**Exercise objective:**
Please transcribe, unchanged, the part of the items that opens with the line containing "Between point (693, 156)" and runs through the last line of the items, including both ends.

**Information supplied:**
☆ ☆ ☆ ☆ ☆
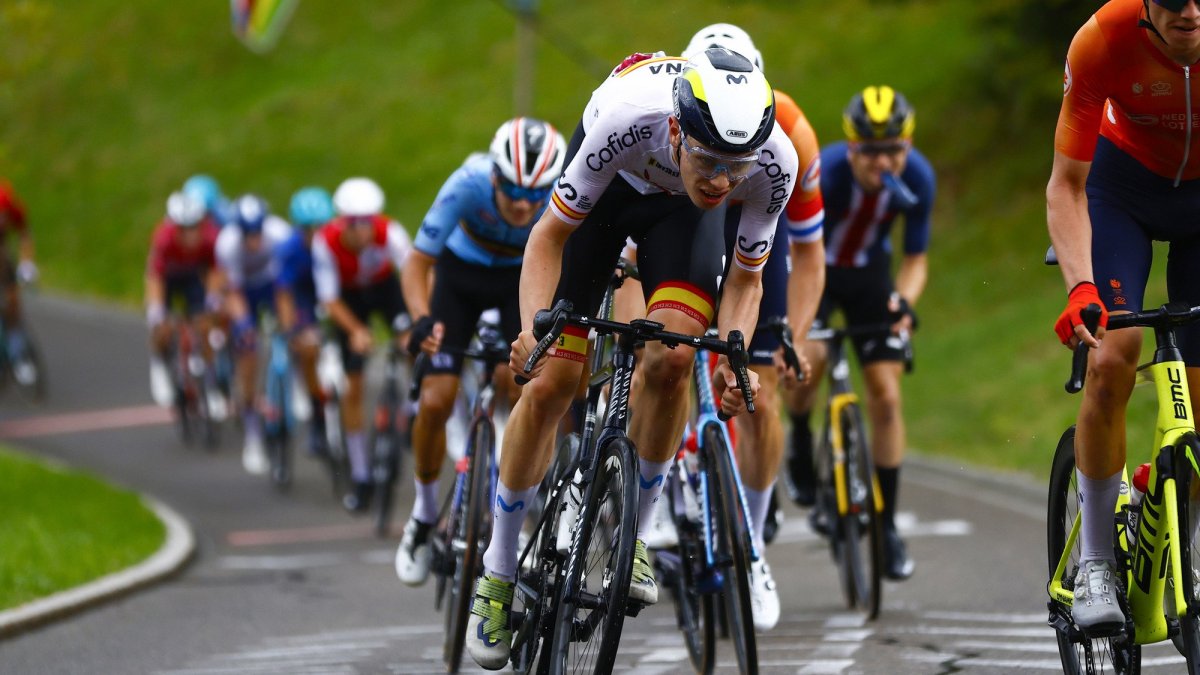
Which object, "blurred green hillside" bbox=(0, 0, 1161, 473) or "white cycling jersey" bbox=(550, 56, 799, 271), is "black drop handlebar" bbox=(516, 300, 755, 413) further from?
"blurred green hillside" bbox=(0, 0, 1161, 473)

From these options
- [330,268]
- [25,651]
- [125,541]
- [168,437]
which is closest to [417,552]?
[25,651]

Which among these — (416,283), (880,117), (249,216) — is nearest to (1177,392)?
(880,117)

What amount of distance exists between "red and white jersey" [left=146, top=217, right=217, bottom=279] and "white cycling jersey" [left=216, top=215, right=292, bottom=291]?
0.46 metres

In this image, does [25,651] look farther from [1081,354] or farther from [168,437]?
[168,437]

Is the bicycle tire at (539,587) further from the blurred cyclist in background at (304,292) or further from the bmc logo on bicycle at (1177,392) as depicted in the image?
the blurred cyclist in background at (304,292)

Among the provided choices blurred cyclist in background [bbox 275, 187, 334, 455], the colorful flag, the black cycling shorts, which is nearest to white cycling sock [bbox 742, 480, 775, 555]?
the black cycling shorts

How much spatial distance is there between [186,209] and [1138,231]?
38.9 ft

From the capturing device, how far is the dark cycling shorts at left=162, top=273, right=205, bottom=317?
16594 mm

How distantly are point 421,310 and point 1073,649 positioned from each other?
376cm

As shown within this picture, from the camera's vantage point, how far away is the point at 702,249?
19.0 ft

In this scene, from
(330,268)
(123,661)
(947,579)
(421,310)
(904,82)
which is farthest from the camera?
(904,82)

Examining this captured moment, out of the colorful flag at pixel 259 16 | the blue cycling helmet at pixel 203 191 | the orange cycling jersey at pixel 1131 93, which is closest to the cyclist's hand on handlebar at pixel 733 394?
the orange cycling jersey at pixel 1131 93

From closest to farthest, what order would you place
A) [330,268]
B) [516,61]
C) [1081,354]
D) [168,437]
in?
[1081,354]
[330,268]
[168,437]
[516,61]

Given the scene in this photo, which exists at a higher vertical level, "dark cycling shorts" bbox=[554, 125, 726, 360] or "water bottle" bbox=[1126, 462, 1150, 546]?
"dark cycling shorts" bbox=[554, 125, 726, 360]
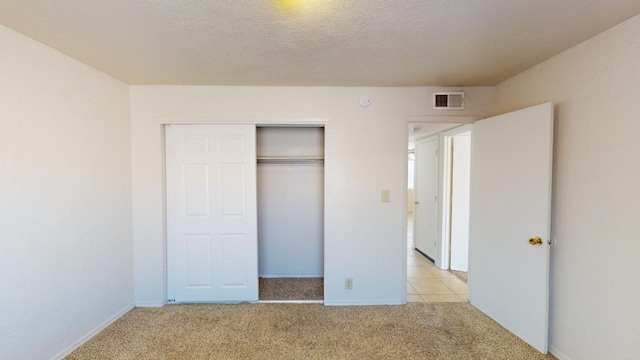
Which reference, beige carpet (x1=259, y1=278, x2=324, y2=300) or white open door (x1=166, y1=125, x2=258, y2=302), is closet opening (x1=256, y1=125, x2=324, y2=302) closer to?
beige carpet (x1=259, y1=278, x2=324, y2=300)

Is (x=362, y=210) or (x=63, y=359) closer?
(x=63, y=359)

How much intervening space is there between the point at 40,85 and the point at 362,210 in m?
2.89

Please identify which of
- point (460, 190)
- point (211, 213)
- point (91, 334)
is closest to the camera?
point (91, 334)

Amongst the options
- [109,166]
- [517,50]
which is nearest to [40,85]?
[109,166]

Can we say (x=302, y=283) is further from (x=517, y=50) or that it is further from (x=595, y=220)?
(x=517, y=50)

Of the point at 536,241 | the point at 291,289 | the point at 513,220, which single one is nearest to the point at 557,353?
the point at 536,241

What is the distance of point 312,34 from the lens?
5.91ft

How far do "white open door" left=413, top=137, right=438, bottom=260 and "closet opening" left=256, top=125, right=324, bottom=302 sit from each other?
1879 mm

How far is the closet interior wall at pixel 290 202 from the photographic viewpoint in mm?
3732

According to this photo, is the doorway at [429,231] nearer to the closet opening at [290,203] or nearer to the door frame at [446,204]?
the door frame at [446,204]

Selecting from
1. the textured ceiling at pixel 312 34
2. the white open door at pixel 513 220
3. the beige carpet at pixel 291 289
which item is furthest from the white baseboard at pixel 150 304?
the white open door at pixel 513 220

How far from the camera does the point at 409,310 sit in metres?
2.86

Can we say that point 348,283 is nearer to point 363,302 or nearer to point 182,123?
point 363,302

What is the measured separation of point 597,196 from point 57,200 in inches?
155
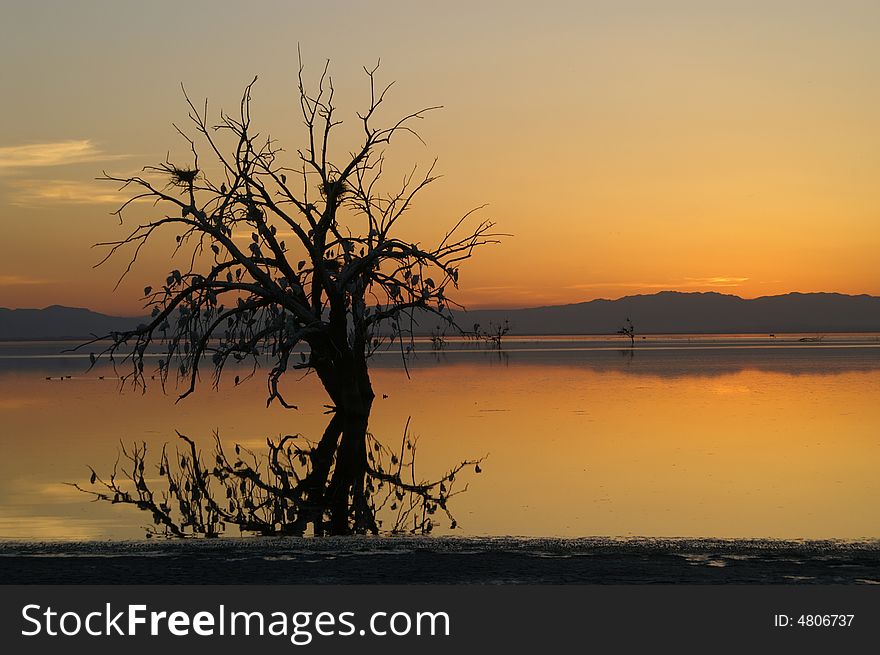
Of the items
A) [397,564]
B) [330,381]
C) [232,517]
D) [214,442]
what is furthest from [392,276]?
[397,564]

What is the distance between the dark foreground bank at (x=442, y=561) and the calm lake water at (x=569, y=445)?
4.95 ft

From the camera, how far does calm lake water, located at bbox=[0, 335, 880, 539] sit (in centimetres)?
1288

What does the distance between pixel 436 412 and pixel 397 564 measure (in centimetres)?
1767

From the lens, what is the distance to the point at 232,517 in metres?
13.5

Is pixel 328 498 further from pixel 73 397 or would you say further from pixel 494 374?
pixel 494 374

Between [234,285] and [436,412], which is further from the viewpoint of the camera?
[436,412]

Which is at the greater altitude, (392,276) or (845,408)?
(392,276)

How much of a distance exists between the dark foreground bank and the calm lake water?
1509mm

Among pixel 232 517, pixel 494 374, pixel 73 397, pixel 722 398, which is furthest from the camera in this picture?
pixel 494 374

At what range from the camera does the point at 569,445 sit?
65.0 ft

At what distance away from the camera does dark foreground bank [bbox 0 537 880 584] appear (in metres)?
8.95

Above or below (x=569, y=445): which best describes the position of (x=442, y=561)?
above

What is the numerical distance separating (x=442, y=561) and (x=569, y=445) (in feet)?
33.9

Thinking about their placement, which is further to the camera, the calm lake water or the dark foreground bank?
the calm lake water
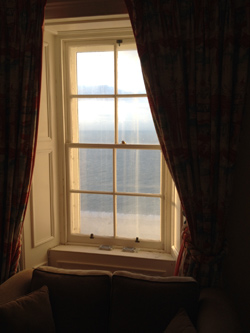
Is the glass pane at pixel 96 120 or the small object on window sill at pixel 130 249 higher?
the glass pane at pixel 96 120

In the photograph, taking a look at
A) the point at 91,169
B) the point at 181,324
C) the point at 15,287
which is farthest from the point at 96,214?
the point at 181,324

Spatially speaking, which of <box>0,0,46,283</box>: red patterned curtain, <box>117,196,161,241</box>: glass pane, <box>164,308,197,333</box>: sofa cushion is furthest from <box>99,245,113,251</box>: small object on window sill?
<box>164,308,197,333</box>: sofa cushion

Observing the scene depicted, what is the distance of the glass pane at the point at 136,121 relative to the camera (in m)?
2.64

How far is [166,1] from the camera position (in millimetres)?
2014

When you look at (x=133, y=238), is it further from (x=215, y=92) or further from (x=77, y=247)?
(x=215, y=92)

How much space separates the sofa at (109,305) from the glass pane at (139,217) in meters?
0.86

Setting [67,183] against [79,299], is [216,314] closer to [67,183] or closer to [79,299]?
[79,299]

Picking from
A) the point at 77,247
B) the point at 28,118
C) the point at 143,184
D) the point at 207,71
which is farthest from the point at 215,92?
the point at 77,247

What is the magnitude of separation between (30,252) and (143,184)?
1088 mm

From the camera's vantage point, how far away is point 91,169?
2.80m

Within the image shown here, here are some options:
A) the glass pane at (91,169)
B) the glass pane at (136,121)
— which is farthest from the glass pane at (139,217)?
the glass pane at (136,121)

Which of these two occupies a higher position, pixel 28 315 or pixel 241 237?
pixel 241 237

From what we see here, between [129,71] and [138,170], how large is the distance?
0.84 m

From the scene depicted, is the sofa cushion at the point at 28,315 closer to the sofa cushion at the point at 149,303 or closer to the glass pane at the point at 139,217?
the sofa cushion at the point at 149,303
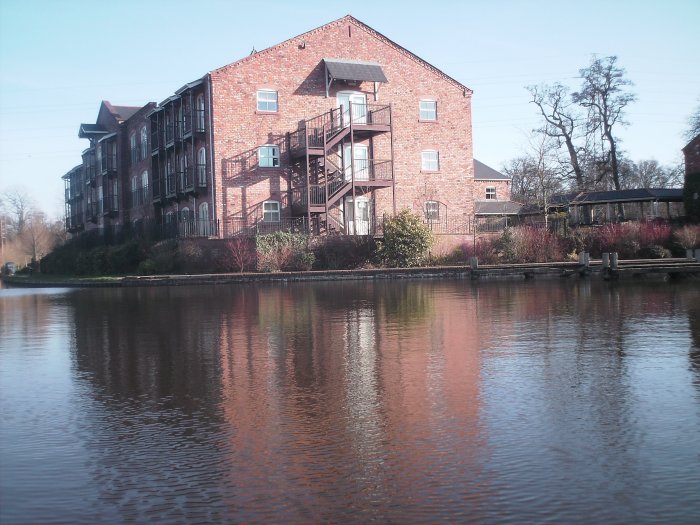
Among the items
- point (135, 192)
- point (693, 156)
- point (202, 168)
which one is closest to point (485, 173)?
point (693, 156)

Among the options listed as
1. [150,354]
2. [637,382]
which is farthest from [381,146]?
[637,382]

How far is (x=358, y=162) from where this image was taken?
4297 cm

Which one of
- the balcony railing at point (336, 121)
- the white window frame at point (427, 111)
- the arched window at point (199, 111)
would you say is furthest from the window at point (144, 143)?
the white window frame at point (427, 111)

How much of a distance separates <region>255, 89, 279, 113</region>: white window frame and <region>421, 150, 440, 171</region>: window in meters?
9.16

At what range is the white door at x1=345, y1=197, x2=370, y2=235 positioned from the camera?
42469 millimetres

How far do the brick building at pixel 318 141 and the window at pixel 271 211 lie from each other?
54mm

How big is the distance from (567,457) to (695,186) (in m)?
42.3

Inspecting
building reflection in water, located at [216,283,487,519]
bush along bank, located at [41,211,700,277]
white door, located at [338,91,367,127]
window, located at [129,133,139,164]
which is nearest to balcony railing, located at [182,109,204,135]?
bush along bank, located at [41,211,700,277]

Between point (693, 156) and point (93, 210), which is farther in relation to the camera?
point (93, 210)

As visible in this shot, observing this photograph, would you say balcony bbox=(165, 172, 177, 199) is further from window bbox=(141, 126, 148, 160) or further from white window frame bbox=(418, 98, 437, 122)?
white window frame bbox=(418, 98, 437, 122)

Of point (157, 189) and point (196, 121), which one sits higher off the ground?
point (196, 121)

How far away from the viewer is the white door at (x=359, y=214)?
4247 cm

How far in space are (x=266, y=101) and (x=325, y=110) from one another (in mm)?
3442

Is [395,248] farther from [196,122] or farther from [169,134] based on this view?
[169,134]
☆ ☆ ☆ ☆ ☆
**Output for this task:**
Between point (693, 156) and point (93, 210), which is farther in relation to the camera?
point (93, 210)

As visible in this shot, observing this photograph, would you say balcony bbox=(165, 172, 177, 199) is further from window bbox=(141, 126, 148, 160) or further from white window frame bbox=(418, 98, 437, 122)?
white window frame bbox=(418, 98, 437, 122)

Of point (157, 189) and point (196, 121), which one sits higher off the ground?
point (196, 121)

How far away from the viewer is the white door at (x=359, y=214)?
4247 cm

How far in space are (x=266, y=101) and (x=325, y=110) from one another (in mm)?
3442

Is [395,248] farther from [196,122] or farther from [169,134] based on this view?
[169,134]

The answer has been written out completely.